On remarque la répartition des tâches: travail pour l’un, maternité pour l’autre. Le travail de la femme ne correspond donc pas au rôle assigné par dieu (ou par la tradition); il est donc tout à fait logique qu’il soit accessoire et moins rétribué. Dans la tradition grecque le corps de la femme est un simple réceptacle passif pour la semence masculine porteuse du destin de l’enfant à venir. Aristote comme Platon énoncent comme un fait de nature l’infériorité des femmes. Seuls les hommes ont été créés directement par les Dieux.

La question de l’infériorité de la femme va être largement débattue à partir de ces mythes de la création. En 585 au Concile de Macon, les théologiens débattent de la traduction de la Vulgate “Et creavit Deus hominem ad imaginem suam” pour savoir si Hominem traduit genre humain ou seulement sexe masculin; le débat est d’importance car alors la femme n’aurait pas été créée à l’image de dieu, et donc quid de son âme? Le débat a vite était clos sur le fait qu’elle a bien une âme, sans pour autant leur concéder l’égalité.

La place de la femme dans la société fera l’objet d’une littérature philosophique (Poullin de La Barre, De l’Égalité des deux sexes (1673), 1691 ; Abbé Joseph Dinouart, Le Triomphe du sexe, ouvrage dans lequel on démontre que les femmes sont en tout égales aux hommes, Paris, 1769), en particulier au XVIIIème siècle en relation avec Les Lumières. Le siècle suivant, qui est celui de la bourgeoisie triomphante, remettra les femmes à leur place, c’est à dire sous la domination masculine que légitimise le Code Civil sous Napoléon I.

La domination sexuelle est toujours fortement liée au pouvoir économique détenu par les hommes. Dans les usines, l’ouvrière, sous-payée, était aussi victime de harcèlement sexuel du contre-maître, toujours un homme, ou du Directeur. De même la « bonne à tout faire », était souvent l’objet sexuel du père de famille puis du fils. Aujourd’hui encore les femmes sont en majorité à un niveau hiérarchique inférieur, avec un salaire lui aussi inférieur, et donc elles sont sous le pouvoir économique des hommes et potentiellement objet de harcèlement sexuel.

La société contrôle le corps des femmes au moyen de la religion puis/et de la médecine ; deux pouvoirs masculins (Les études médicales seront longtemps interdites aux femmes). Les droits à l’avortement et à la contraception ne sont pas acquis dans tous les pays, même occidentaux, et sont souvent remis en cause dans les pays où ils existent, en particulier par le biais médical : L’avortement serait un traumatisme insurmontable ; la contraception chimique (la plus sûre) un danger. La natalité est encouragée.

Les femmes sont considérées sous l’angle du corps. Les magazines, féminins et masculins, les publicités, la mode, utilisent le corps féminin comme appât. Le désir est masculin.

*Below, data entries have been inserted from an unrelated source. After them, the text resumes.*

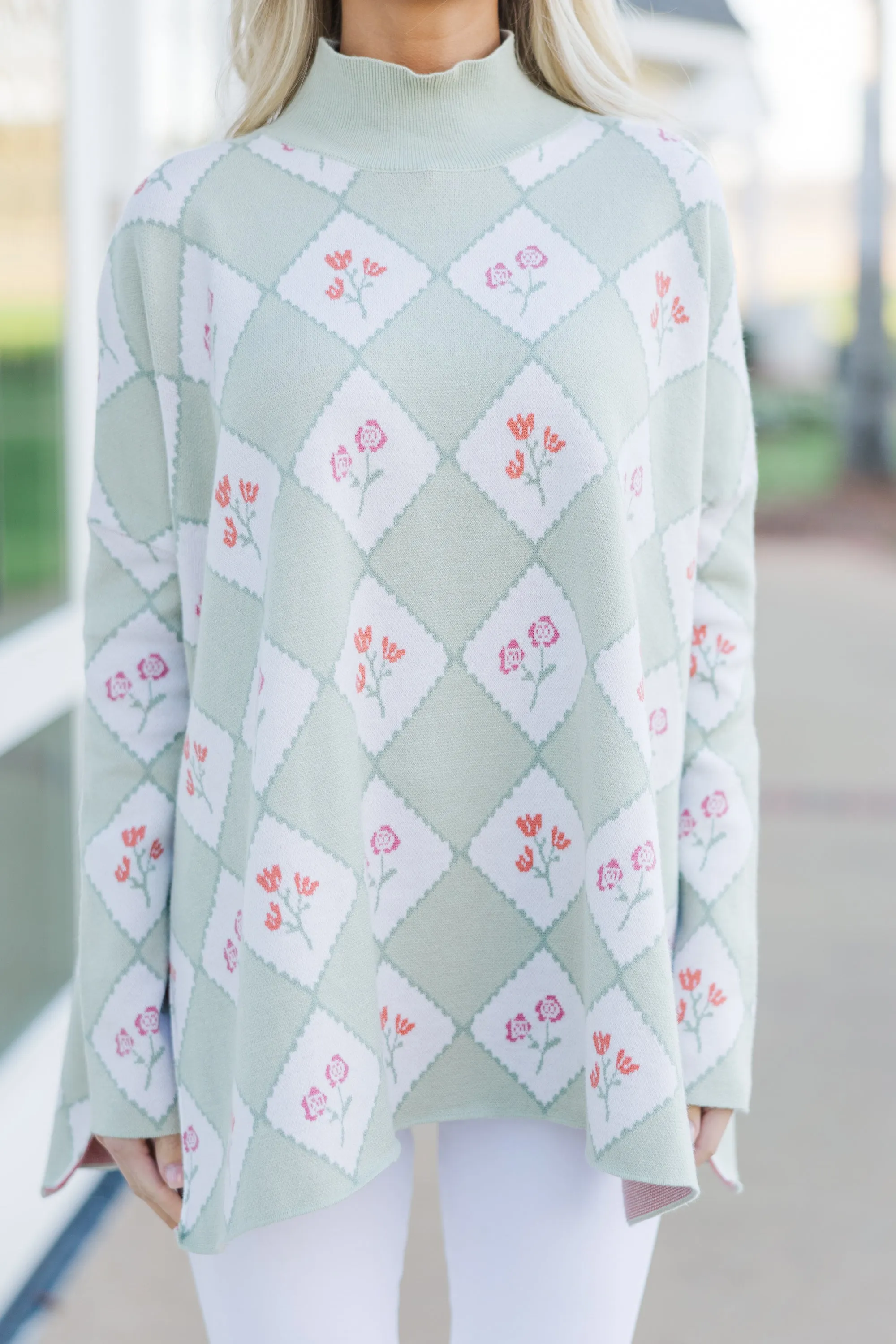 Quick Decisions Sage Green Floral Argyle Sweater
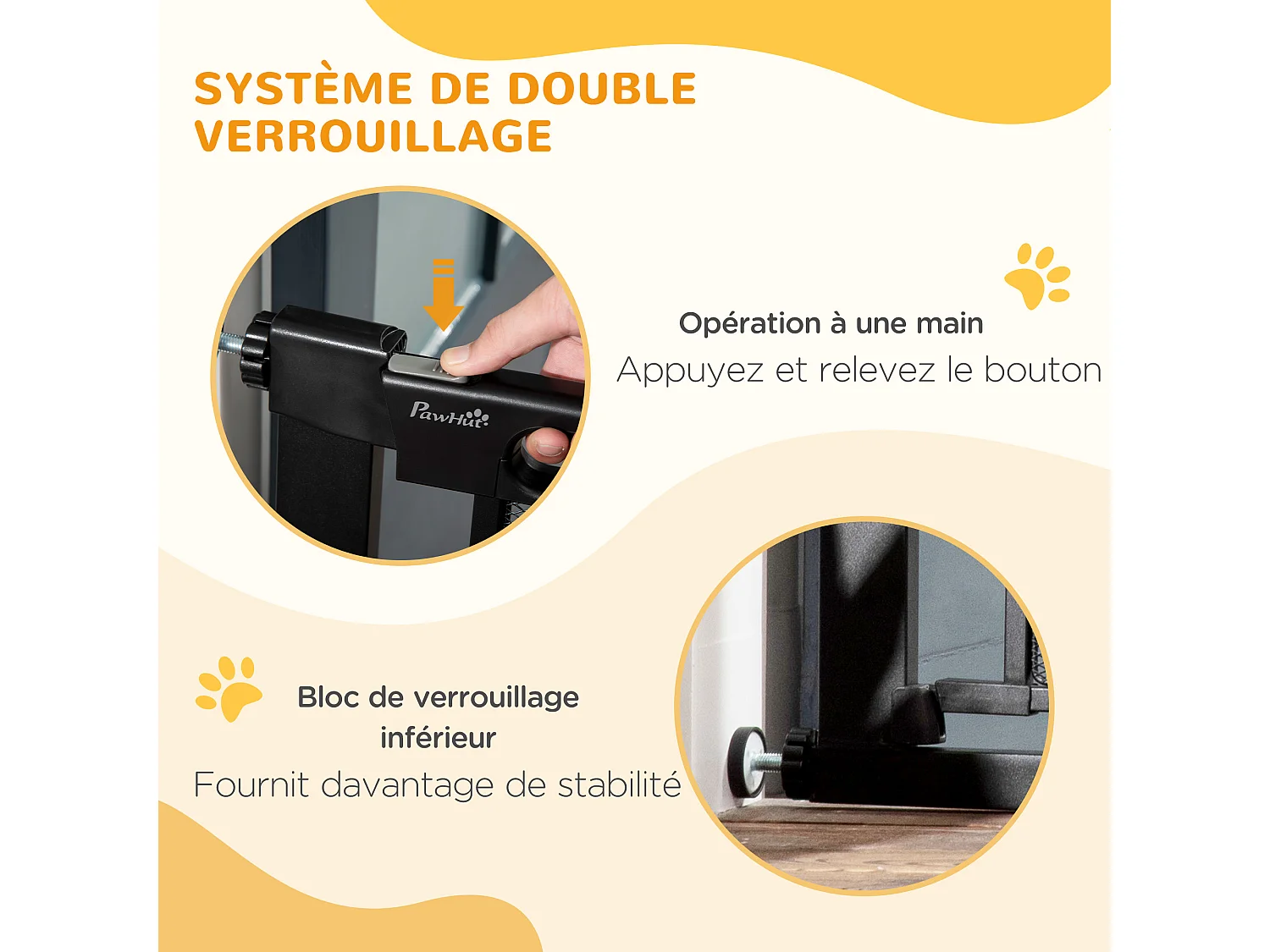 Barrière de sécurité animaux - longueur réglable dim. 75-103 cm - porte double verrouillage, ouverture double sens -sans perçage - acier ABS noir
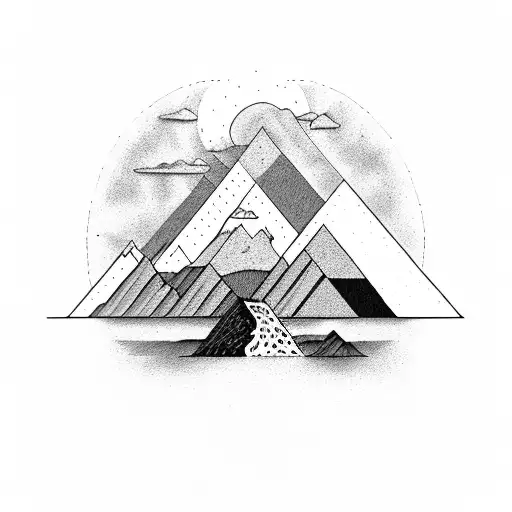 A black and grey tattoo of a majestic mountain range with a subtle Pink Floyd reference incorporated tattoo design idea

Une fois ce constat établi, il me paraît important de trouver des pistes de remédiation. De mon point de vue il faut penser l’humanité comme étant une, c’est-à-dire sans tenir compte du sexe. Nous sommes des êtres humains avant d’être une femme ou un homme. Pourquoi existe-t-il une case sexe à cocher dans la plupart des documents? Ni féminin, ni masculin, mais humain. Ce n’est pas facile ; je me heurte souvent à l’incompréhension de mes proches ou de mes interlocuteurs lorsque je dis n’être ni une femme et ni une mère mais un être humain. Je refuse la différenciation car la différence est toujours hiérarchique; au concept de différence on peut substituer celui de diversité qui inclut en plus de la différence le respect de l’altérité, car dans la diversité tous les éléments sont nécessaires au même degré.

Cette conception ouvre le débat plus large des droits universels car à partir du moment où on considère que l’Autre, quel que soit sa couleur, son sexe et sa culture est semblable dans son essence tout en étant autre, la question de l’inégalité – et donc celle de la définition des droits universels – est résolue car alors cet autre moi-même a forcément les mêmes besoins essentiels pour vivre dignement dans son humanité. Il est alors impossible de lui nier les droits auxquels tout être humain aspire, des droits que l’on peut qualifier d’universels pour une humanité une et diverse.